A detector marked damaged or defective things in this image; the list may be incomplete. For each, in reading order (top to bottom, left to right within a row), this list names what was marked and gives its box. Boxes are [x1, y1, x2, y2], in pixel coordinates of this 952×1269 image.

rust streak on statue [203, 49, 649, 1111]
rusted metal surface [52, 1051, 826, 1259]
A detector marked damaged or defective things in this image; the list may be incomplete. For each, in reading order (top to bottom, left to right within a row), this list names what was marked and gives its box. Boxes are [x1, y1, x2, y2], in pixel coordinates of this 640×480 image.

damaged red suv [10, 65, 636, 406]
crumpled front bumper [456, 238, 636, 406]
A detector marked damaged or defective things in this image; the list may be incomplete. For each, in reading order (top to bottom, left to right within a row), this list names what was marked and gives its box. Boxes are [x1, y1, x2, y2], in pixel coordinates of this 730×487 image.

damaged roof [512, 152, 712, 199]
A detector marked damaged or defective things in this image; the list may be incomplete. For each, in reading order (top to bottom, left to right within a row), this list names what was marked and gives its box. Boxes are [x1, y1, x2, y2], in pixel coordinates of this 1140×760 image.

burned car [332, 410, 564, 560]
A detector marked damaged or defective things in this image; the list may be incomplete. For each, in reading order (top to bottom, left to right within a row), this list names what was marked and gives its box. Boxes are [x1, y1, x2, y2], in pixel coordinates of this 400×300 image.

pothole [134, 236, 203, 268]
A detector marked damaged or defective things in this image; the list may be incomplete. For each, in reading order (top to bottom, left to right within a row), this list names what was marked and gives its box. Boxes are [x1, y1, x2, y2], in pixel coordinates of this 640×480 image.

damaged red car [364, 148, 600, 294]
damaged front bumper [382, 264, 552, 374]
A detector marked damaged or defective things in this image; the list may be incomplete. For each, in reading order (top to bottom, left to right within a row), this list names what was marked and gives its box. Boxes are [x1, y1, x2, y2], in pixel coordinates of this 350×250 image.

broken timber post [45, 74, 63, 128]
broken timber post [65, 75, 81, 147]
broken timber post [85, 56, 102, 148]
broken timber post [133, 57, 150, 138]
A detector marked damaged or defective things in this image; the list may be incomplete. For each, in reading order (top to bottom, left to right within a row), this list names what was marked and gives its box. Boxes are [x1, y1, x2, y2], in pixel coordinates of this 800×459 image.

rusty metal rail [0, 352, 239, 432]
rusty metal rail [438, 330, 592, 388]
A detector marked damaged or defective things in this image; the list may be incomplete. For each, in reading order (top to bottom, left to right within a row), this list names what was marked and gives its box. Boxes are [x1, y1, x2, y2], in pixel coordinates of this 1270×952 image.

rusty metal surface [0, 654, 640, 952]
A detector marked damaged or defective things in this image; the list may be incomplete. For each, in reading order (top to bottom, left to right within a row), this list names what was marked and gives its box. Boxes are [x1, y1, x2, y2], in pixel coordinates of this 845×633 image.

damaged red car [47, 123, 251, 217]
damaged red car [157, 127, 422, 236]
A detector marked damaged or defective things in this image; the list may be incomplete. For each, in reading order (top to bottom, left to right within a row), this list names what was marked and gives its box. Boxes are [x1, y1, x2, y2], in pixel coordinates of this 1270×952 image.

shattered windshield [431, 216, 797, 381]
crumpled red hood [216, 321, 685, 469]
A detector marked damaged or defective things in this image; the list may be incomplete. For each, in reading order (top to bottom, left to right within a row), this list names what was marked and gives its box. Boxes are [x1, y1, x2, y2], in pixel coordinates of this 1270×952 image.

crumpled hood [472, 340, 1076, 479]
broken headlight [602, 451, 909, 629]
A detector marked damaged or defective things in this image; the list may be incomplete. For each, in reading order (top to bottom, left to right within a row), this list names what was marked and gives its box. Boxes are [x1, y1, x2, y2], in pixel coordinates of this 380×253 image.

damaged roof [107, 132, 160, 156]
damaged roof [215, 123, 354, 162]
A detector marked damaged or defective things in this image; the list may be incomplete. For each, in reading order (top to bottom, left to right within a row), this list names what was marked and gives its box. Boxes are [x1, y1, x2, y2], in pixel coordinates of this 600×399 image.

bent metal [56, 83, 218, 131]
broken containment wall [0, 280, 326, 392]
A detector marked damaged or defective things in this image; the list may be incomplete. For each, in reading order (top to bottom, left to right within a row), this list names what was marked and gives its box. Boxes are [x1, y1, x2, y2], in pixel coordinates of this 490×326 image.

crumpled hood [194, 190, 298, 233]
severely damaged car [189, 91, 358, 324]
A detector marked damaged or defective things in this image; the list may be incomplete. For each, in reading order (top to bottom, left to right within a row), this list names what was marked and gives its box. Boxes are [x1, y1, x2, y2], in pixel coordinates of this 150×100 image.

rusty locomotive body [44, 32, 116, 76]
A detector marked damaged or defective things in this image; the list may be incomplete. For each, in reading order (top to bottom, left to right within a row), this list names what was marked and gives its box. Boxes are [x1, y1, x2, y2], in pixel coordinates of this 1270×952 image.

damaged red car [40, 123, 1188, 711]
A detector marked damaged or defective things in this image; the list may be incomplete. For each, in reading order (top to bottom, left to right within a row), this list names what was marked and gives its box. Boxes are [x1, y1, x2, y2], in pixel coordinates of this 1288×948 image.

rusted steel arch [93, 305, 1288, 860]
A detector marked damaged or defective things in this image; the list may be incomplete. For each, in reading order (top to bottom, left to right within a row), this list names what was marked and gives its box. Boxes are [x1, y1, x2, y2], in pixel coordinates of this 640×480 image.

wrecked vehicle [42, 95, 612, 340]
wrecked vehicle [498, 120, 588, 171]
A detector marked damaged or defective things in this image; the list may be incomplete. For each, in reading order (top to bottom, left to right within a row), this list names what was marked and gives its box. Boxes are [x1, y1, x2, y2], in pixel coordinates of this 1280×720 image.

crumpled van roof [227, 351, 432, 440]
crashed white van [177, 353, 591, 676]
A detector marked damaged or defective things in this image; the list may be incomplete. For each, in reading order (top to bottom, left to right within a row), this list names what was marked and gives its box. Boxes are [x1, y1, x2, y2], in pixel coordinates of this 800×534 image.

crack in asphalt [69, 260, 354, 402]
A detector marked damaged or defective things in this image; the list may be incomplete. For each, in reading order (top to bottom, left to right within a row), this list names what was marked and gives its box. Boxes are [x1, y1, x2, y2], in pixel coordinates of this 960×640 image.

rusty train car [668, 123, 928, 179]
•••••
** WHAT NEEDS TO BE DONE **
The response must contain every entry, each one identical to the original.

** SOLVED EXERCISE **
A detector marked damaged or defective things in this image; the list may be incomplete. For each, in reading order (top to bottom, left to right within a row), this list names what was marked and gives its box. Boxes are [x1, y1, x2, y2], in pixel coordinates of this 952×1269 image.

rust streak on statue [203, 49, 649, 1111]
rusted metal surface [52, 1051, 826, 1259]
A detector marked damaged or defective things in this image; the list may be incomplete. For each, in reading order (top to bottom, left to right within a row), this list names what was marked and gives its box. Boxes are [x1, y1, x2, y2], in pixel coordinates of this 640×480 image.

damaged red suv [10, 65, 636, 406]
crumpled front bumper [456, 238, 636, 406]
A detector marked damaged or defective things in this image; the list may be incomplete. For each, in reading order (top to bottom, left to right within a row), this list names what was marked and gives its box. Boxes are [x1, y1, x2, y2], in pixel coordinates of this 730×487 image.

damaged roof [512, 152, 712, 199]
A detector marked damaged or defective things in this image; the list may be incomplete. For each, in reading order (top to bottom, left to right within a row), this list names what was marked and gives its box. Boxes are [x1, y1, x2, y2], in pixel coordinates of this 1140×760 image.

burned car [332, 410, 564, 560]
A detector marked damaged or defective things in this image; the list may be incomplete. For each, in reading order (top to bottom, left to right within a row), this list names what was marked and gives its box. Boxes are [x1, y1, x2, y2], in pixel coordinates of this 400×300 image.

pothole [134, 236, 203, 268]
A detector marked damaged or defective things in this image; the list may be incomplete. For each, in reading order (top to bottom, left to right within a row), this list names what was marked and gives its box. Boxes are [x1, y1, x2, y2], in pixel coordinates of this 640×480 image.

damaged red car [364, 148, 600, 294]
damaged front bumper [382, 264, 552, 374]
A detector marked damaged or defective things in this image; the list may be incomplete. For each, in reading order (top to bottom, left to right within a row), this list names what was marked and gives its box. Boxes are [x1, y1, x2, y2], in pixel coordinates of this 350×250 image.

broken timber post [45, 74, 63, 128]
broken timber post [65, 75, 81, 147]
broken timber post [85, 56, 102, 148]
broken timber post [133, 57, 150, 138]
A detector marked damaged or defective things in this image; the list may be incomplete. For each, in reading order (top to bottom, left to right within a row), this list names what was marked and gives its box. Boxes are [x1, y1, x2, y2], in pixel coordinates of this 800×459 image.

rusty metal rail [0, 352, 239, 432]
rusty metal rail [438, 330, 592, 388]
A detector marked damaged or defective things in this image; the list may be incomplete. For each, in reading order (top to bottom, left to right within a row), this list names what was marked and gives its box. Boxes are [x1, y1, x2, y2], in pixel coordinates of this 1270×952 image.

rusty metal surface [0, 654, 640, 952]
A detector marked damaged or defective things in this image; the list may be incomplete. For each, in reading order (top to bottom, left to right within a row), this list names what was marked and gives its box. Boxes are [x1, y1, x2, y2], in pixel coordinates of this 845×633 image.

damaged red car [47, 123, 251, 217]
damaged red car [157, 127, 422, 236]
A detector marked damaged or defective things in this image; the list may be incomplete. For each, in reading order (top to bottom, left to right within a row), this list names what was marked and gives its box. Boxes are [x1, y1, x2, y2], in pixel coordinates of this 1270×952 image.

shattered windshield [431, 216, 797, 381]
crumpled red hood [216, 321, 685, 469]
A detector marked damaged or defective things in this image; the list may be incomplete. For each, in reading order (top to bottom, left to right within a row), this list names what was marked and gives its box. Boxes are [x1, y1, x2, y2], in pixel coordinates of this 1270×952 image.

crumpled hood [472, 340, 1076, 479]
broken headlight [602, 451, 909, 629]
A detector marked damaged or defective things in this image; the list may be incomplete. For each, in reading order (top to bottom, left to right within a row), this list names what was marked and gives its box. Boxes are [x1, y1, x2, y2], in pixel coordinates of this 380×253 image.

damaged roof [107, 132, 160, 156]
damaged roof [215, 123, 354, 162]
A detector marked damaged or defective things in this image; the list may be incomplete. For each, in reading order (top to bottom, left to right within a row), this list names what was marked and gives its box. Boxes are [x1, y1, x2, y2], in pixel coordinates of this 600×399 image.

bent metal [56, 83, 218, 131]
broken containment wall [0, 280, 326, 392]
A detector marked damaged or defective things in this image; the list may be incomplete. For each, in reading order (top to bottom, left to right within a row), this list names what was marked and gives its box. Boxes are [x1, y1, x2, y2], in pixel coordinates of this 490×326 image.

crumpled hood [194, 190, 298, 233]
severely damaged car [189, 91, 358, 324]
A detector marked damaged or defective things in this image; the list may be incomplete. For each, in reading order (top to bottom, left to right within a row), this list names what was marked and gives its box. Boxes are [x1, y1, x2, y2], in pixel coordinates of this 150×100 image.

rusty locomotive body [44, 32, 116, 76]
A detector marked damaged or defective things in this image; the list may be incomplete. For each, in reading order (top to bottom, left to right within a row), this list names what was marked and gives its box. Boxes are [x1, y1, x2, y2], in pixel coordinates of this 1270×952 image.

damaged red car [40, 123, 1188, 711]
A detector marked damaged or defective things in this image; the list may be incomplete. For each, in reading order (top to bottom, left to right within a row), this list names what was marked and gives its box. Boxes are [x1, y1, x2, y2], in pixel coordinates of this 1288×948 image.

rusted steel arch [93, 305, 1288, 860]
A detector marked damaged or defective things in this image; the list may be incomplete. For each, in reading order (top to bottom, left to right within a row), this list names what was marked and gives its box. Boxes are [x1, y1, x2, y2], in pixel coordinates of this 640×480 image.

wrecked vehicle [42, 95, 612, 340]
wrecked vehicle [498, 120, 588, 171]
A detector marked damaged or defective things in this image; the list may be incomplete. For each, in reading order (top to bottom, left to right within a row), this list names what was marked and gives its box. Boxes are [x1, y1, x2, y2], in pixel coordinates of this 1280×720 image.

crumpled van roof [227, 351, 432, 440]
crashed white van [177, 353, 591, 676]
A detector marked damaged or defective things in this image; the list may be incomplete. For each, in reading order (top to bottom, left to right within a row), this list names what was marked and gives its box. Boxes are [x1, y1, x2, y2], in pixel coordinates of this 800×534 image.

crack in asphalt [69, 260, 354, 402]
A detector marked damaged or defective things in this image; the list may be incomplete. For each, in reading order (top to bottom, left to right within a row), this list names what was marked and gives its box. Boxes are [x1, y1, x2, y2], in pixel coordinates of this 960×640 image.

rusty train car [668, 123, 928, 179]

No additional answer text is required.